We went to the Rose Parade this year. It was fascinating.
Thousands of people camp out over night (some of them for several nights) on the sidewalks and medians of Colorado Blvd in anticipation of this internationally known parade. As you can imagine, things get pretty crazy. When that many people pile into such a small area, humanity shows up thickly in all of its grit and beauty.
We found a good spot on a curb near the boulevard where a little kid was shooting a campfire with silly string. Besides what I’m pretty sure was toxic fumes from burning aerosol, we were pretty lucky to get our spot. People around us were kind and open, each of them excited to be connected with the event. The silly-string kid dissapeared into the crowd at one point, only to reappear clutching several $1,000,000 bill gospel tracts half the size of his body. He passed the bills out to the people in his family and I quickly tracked down the tract-bearer to score a few bills for us sit on; our curb was caked with pre-parade revelry.

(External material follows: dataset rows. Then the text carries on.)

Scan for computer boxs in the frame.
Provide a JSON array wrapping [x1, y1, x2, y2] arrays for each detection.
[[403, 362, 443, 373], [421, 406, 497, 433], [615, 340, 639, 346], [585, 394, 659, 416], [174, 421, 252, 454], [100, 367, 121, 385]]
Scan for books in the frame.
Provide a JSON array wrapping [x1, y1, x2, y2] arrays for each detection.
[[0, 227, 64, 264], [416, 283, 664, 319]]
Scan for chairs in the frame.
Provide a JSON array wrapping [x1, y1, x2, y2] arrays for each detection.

The bills shared their good news of judgment and forgiveness in small, now smudged, print.
Both reflecting, and sitting, on these tracts, I caught a glimpse of a sign making its way down the street. It proclaimed “Escape Hell, Believe Jesus.” The sign holder cradled the bottom of his handle safely in a holster on his belt, which I would discover throughout the day was common for these gospel-sign carriers. I wondered how many people actually turned from their hellbent lives because of signs like these.

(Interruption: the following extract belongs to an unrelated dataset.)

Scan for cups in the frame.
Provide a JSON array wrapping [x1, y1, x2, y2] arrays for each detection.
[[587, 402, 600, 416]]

As more and more of the sign carriers preceded the parade, I stood up to get a better view. Surrounded by a conglomeration of people from all over the world, I caught the remark of a native, aboriginal Australian next to me. “So, Jesus is a commodity,” he said, half to himself. I laughed in agreement, thinking about the implications of his comment.
I wanted to talk more with him, but the midst of a throng is hardly a place for discussion. I sipped at a lime Powerade-Zero and, even though I don’t normally like lime, it turned out to be quite tasty. People continued to show up, pushing toward the front of the crowd, continuously edging their way around us. One guy was particularly pushy, invading our area with a smug sense of entitlement, eventually making a place for his entourage in front of us where there was no space. He probably descended from some great pioneer.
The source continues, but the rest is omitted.